### EXERCICES
[a] Dans le texte source, réécrivez plus brièvement le paragraphe qui commence par « Que l’ordre régnant s’emploie sans relâche » en gardant ses faits principaux.
[b] Prolongez le texte source à partir de sa dernière phrase.

### TEXTE SOURCE
________________________________________
J’ignore tout des soucis et des plaisirs menus que dispense le commerce exclusif avec soi-même. (Au demeurant, ce que d’aucuns appellent gravement leur vie intérieure ne s’éploie que dans un réduit ; quant à la prétention à l’originalité, elle n’est que le tribut, en banalités et en lieux communs, que l’on consent à l’air du temps.) Je n’ai pas non plus le goût des confidences, encore moins celui de la confession. Je dois pourtant faire un aveu : ayant connu le malaise de s’égarer et la disgrâce de se désunir, j’ai été tout près de renoncer à écrire, et l’élan qui me porte aujourd’hui est un sursaut. Si je me suis résolu à relater cet épisode de mon existence, c’est pour mettre au jour les raisons d’une urgence : tracer une ligne de résistance absolue aux capitulations que demande à la vie un ordre des choses qui sature le monde d’inauthenticité. Le monde est à re-figurer. Parce que c’est d’abord dans les têtes qu’il se creuse et se résorbe, sa réalité et ses dimensions dépendent du point de vue à partir duquel nous le considérons, et de notre capacité à « résister aux paroles ». Par conséquent, changer la face des choses suppose que chacun détermine le degré d’ouverture de son angle. Je m’essaierai à préciser le mien.

Que l’ordre régnant s’emploie sans relâche à annihiler notre vigilance et à attenter à nos forces de vie, ne saurait excuser toutes nos erreurs et nos lâchetés. Celles que j’évoquerai, qui me sont imputables, devraient mettre en évidence certains des reniements dont notre époque s’est rendue coupable. Dans les circonstances que j’aurai rapportées, je ne me serai donc pas montré à mon avantage. Ceux des lecteurs qui feront mine de ne pas l’avoir aperçu, me blâmeront pour ma complaisance ou mon égotisme ; et prenant prétexte de mes outrances, ils nieront tout ce que notre époque a travesti et gâché, afin de s’exonérer de la part qu’ils ont prise eux-mêmes à ce désastre.
________________________________________
### MATÉRIEL RECUEILLI
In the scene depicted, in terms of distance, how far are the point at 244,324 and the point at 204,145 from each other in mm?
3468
________________________________________
### RÉSULTATS ATTENDUS
[a] L’ordre dominant s’acharne à endormir notre vigilance et à miner nos forces vitales, mais cela n’excuse pas toutes nos erreurs ni nos lâchetés. Les miennes, que je vais rapporter, devraient révéler certains reniements de notre époque, et je n’y paraîtrai pas à mon avantage. Les lecteurs qui feindront de ne pas le voir me reprocheront ma complaisance ou mon égotisme. Sous prétexte de mes outrances, ils nieront tout ce que l’époque a travesti et gâché, pour se dédouaner de leur propre part dans ce désastre.

[b]
Parce que l’émotion chez moi précède toujours le raisonnement, je n’exposerai que les vérités que j’ai senties. Affirmer mes partis pris devrait suffire à attester de mes répugnances et de mes refus. A ceux qui me feront grief de partialité, j’oppose par avance que leur souci d’objectivité ne se soutient que du besoin de s’abuser sur notre temps ; et que subordonner ses qualités de courage aux artifices fabriqués par l’adversaire dans ses seuls intérêts, c’est rien moins que vouloir les dissiper en pure perte. La suspension du sens, si caractéristique de notre époque, impose que chacun en appelle à ses propres dispositions. Que je pourrais m’être jeté en avant parce que les miennes m’inclinent à l’emportement, je suis prêt à l’admettre ; les bons esprits qui jugeraient cette manière indigne, devraient tout de même s’aviser que l’immobilisme a toujours été un obstacle à la compréhension.

La plupart des citations contenues dans ce texte se sont imposées d’elles-mêmes ; et celles que j’ai mobilisées intentionnellement auront moins concouru à étayer ma démonstration, qu’à aménager des ressauts pour conjurer mon vertige. Si je n’ai pas marqué tous mes emprunts, lorsqu’ils les auront découverts, ceux qui lisent encore des livres pourront juger de l’usage que j’en ai fait. Qu’on ne connaît les livres que par ce qu’on en dit est un des traits remarquables de notre temps où la prétention le dispute au crétinisme. (1) On conviendra donc de l’intérêt à garder le principal de ses sources par de vers soi : à tout prendre, il vaut mieux laisser le lecteur dans l’ignorance que lui fournir matière à grever ses préjugés. Au surplus, il est vain de louer dans un ouvrage les mérites qu’on attache à un nom tenu pour rien sur la place publique, puisque même les livres dont on parle ne sont pour ainsi dire jamais lus. En dépit de ces obstacles, restent le dessillement et l’éveil dont la lecture peut se révéler prodigue. Il arrive que le lecteur se saisisse de ce qu’il avait longtemps ignoré ou méprisé ; sous réserve qu’on lui ait fait hommage d’un propos comme on jette des graines aux oiseaux ou qu’on lui ait signifié sa mise en demeure comme on caillasse un chien vicieux pour le décourager.

En exposant les raisons d’un désenchantement, j’aurai tenté de donner forme à ma rage. Sous la pression d’un ordre qui n’a de cesse de réduire toujours plus nos vies si faiblement imprévues, on ne peut pas danser tous les jours. D’où le ton véhément de ces pages piquées ici et là d’approximations, d’exagérations et de contradictions. Je ne m’en excuse pas ; je n’ambitionnais pas de payer ma quote-part au parti de la mesure et du bon goût, ni d’apporter toutes les preuves utiles à ma démonstration. Lorsque tout est en mal d’être pensé, les nécessités commandent plus que l’impétuosité et l’opiniâtreté d’un seul. (2)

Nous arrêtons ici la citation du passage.